ここまで、イライラする原因や対処法をお伝えしてきましたが、勉強に対する焦りが解消されないままだと、イライラする原因はなくなりせん。
「自分の受験勉強が正しいか分からない」「成績が思うように伸びない」というような焦りがある場合は、志望校合格までの道筋が見えている状態で受験勉強を進めていくのがおすすめです。
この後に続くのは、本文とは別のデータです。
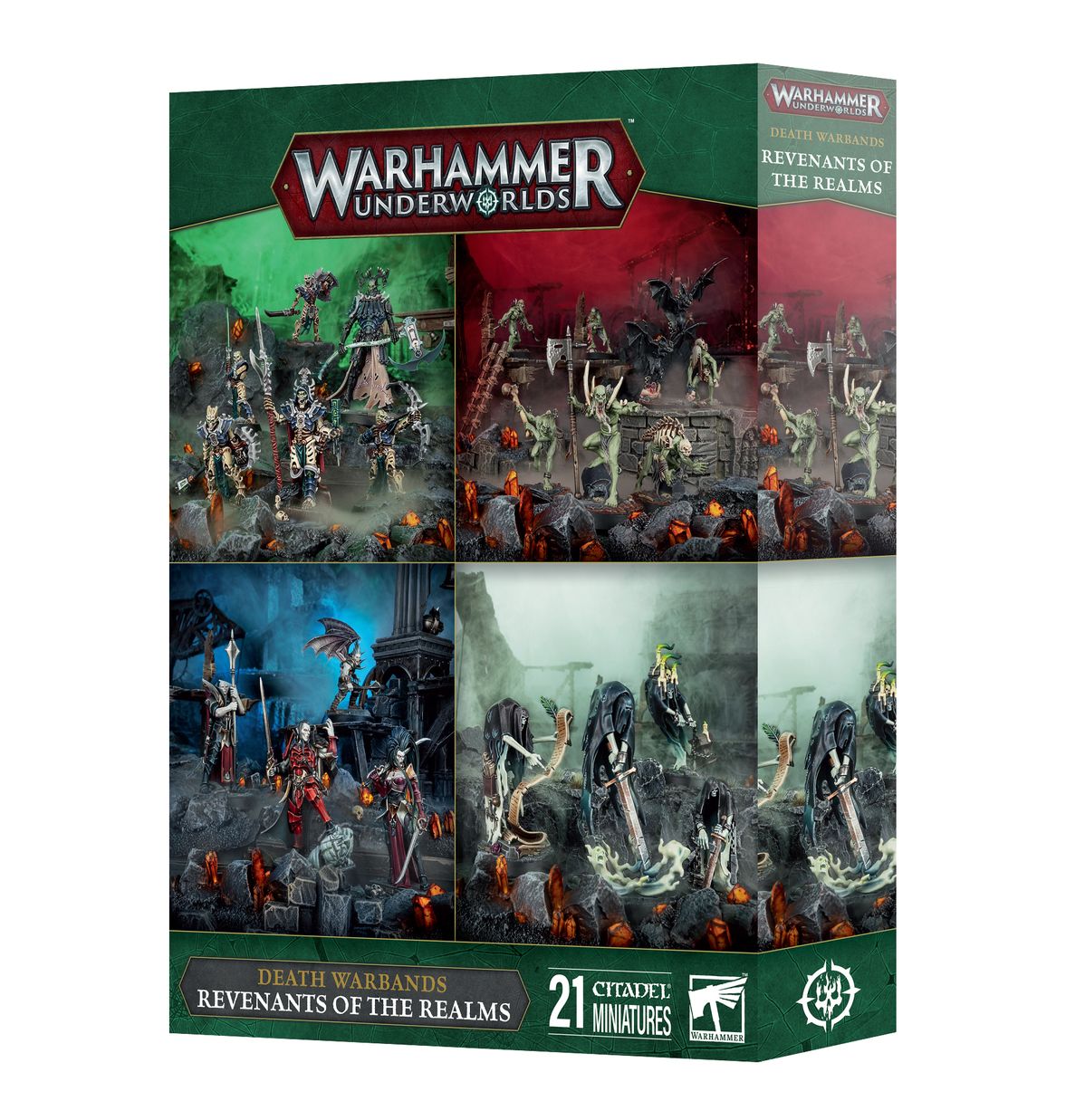 WH UNDERWORLDS: REVENANTS DES ROYAUMES - flash vidéo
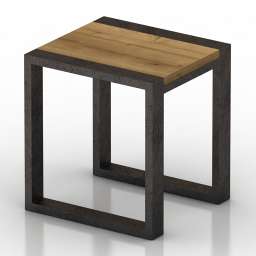 3D Table preview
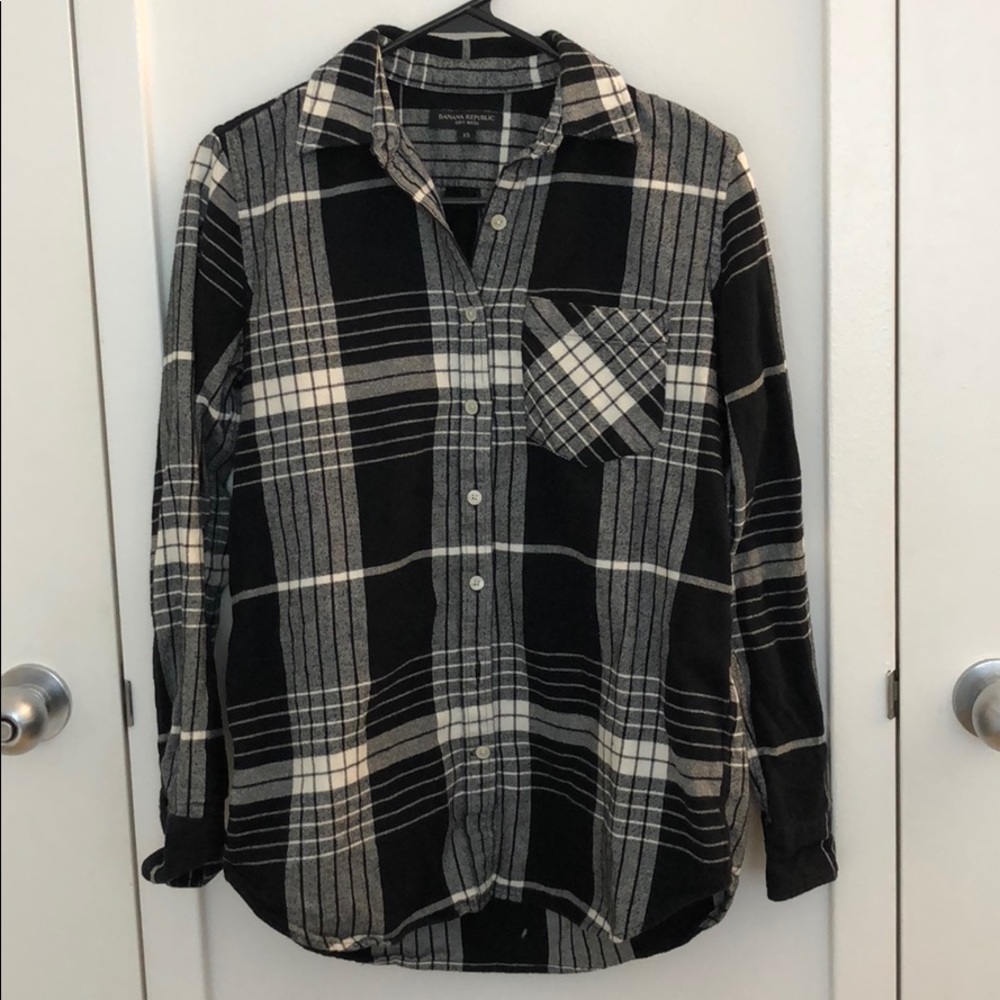 Banana Republic soft wash flannel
武田塾では、志望校合格から逆算して1日ごとにどの参考書を何ページ進めるかを明確にするため、「このままで間に合うか」「何を優先して進めるべきか」という受験生の迷いをなくし、受験勉強に集中できる精神的な安定につながります。
また、武田塾は授業を行わないため、演習を積み重ねて自分の成績を伸ばすことに集中することが可能です。
武田塾は1日で進める勉強量が多いのが特徴ですが、だからこそ勉強以外のことを考えずに目の前にある目標に専念して、受験勉強を進めることができます。
今の時点で武田塾の入塾を考えていない場合は、武田塾の無料受験相談もおすすめなので、「正しい勉強法が分からない」「受験に対する不安でいっぱい」という人はぜひ活用してみてください!
受験勉強中のイライラの原因と対処法まとめ
受験勉強中にイライラして集中できない原因は、成績が上がらないことや勉強に対するモチベが無いこと、将来へのプレッシャーなど様々です。
「イライラする!」「集中できない!」というときは、イライラする原因を理解して対策をすることが重要になります。
本記事で紹介した対策法を取り入れてストレスをできるだけ減らすことで、受験期を上手に乗り切ることができるでしょう。